You Dun Exposed: Leaked Files Reveal Chinese Hacking Group’s Operations
The Chinese-speaking cybercriminal group You Dun has been implicated in widespread attacks on the digital infrastructure of various countries across Asia and the Middle East. Analysts from The DFIR Report uncovered an exposed directory that granted access to the hackers’ tools and archives, revealing their methods and infrastructure.
You Dun has been actively conducting reconnaissance and exploiting vulnerabilities using tools such as WebLogicScan, Vulmap, and Xray. Their targets include servers in South Korea, China, Thailand, Taiwan, and Iran. Analysts found that the group has effectively utilized SQL injection and other vulnerabilities, particularly through Zhiyuan OA software.
Their toolkit also includes Viper C2, an attack control system, and Cobalt Strike with the TaoWu and Ladon extensions. These modules significantly enhance their cyberattack capabilities, automating network penetration and malicious command execution.
The hackers deployed a leaked LockBit 3 builder to create their own ransomware executable. A note left on infected servers contained contact details for their Telegram group, managed by an administrator known as EVA. The group, also referred to as the “Dark Cloud Shield Technical Team,” not only conducts cyberattacks but also offers DDoS services and data sales.
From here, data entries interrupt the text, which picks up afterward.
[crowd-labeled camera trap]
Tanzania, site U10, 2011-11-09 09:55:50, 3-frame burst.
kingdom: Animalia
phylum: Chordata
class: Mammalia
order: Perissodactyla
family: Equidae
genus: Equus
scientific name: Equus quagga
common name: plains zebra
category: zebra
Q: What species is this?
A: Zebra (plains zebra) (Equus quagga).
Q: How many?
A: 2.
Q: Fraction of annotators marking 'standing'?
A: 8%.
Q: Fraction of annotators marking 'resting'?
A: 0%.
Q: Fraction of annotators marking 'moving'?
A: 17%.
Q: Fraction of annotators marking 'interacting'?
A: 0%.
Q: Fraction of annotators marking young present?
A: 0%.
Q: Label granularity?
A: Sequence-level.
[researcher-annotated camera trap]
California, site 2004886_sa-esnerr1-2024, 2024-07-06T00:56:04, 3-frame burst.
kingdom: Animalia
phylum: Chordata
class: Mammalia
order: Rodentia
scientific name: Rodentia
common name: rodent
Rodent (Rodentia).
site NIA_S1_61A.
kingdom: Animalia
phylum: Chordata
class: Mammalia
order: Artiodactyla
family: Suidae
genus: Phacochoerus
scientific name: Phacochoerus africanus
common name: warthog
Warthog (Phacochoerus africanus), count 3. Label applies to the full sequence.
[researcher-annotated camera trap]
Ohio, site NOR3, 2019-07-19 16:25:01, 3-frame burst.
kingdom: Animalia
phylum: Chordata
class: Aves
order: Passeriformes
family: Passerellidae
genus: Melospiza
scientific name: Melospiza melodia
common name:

Information on this group’s activities was gathered from January to February 2024. During this period, proxy servers were employed to manage attacks and mask real IP addresses. Network log files revealed that the team managed attacks through several linked IP addresses, using various services to obscure their activities.
Beyond traditional hacking, You Dun actively markets its services as legitimate “pentests” via Telegram channels. However, a thorough analysis of their operations and the traces left behind indicates illicit data sales, extortion, and network compromise.
Their primary attack vectors included exploiting vulnerabilities in WordPress and Docker containers. The group frequently leveraged tools for privilege escalation and deploying malicious payloads on compromised systems, enabling them to gain deeper access to victims’ infrastructures.
The DFIR Report experts also confirmed that the group targeted organizations across various sectors, from healthcare and education to government institutions. However, no industry-specific preference was evident; the hackers aimed primarily to access the most vulnerable resources.
Thus, You Dun has demonstrated professionalism in cyberattacks, blending advanced tools with social engineering. This group’s activities remain under close observation, as their attacks continue to threaten the security of numerous organizations both within and beyond the region.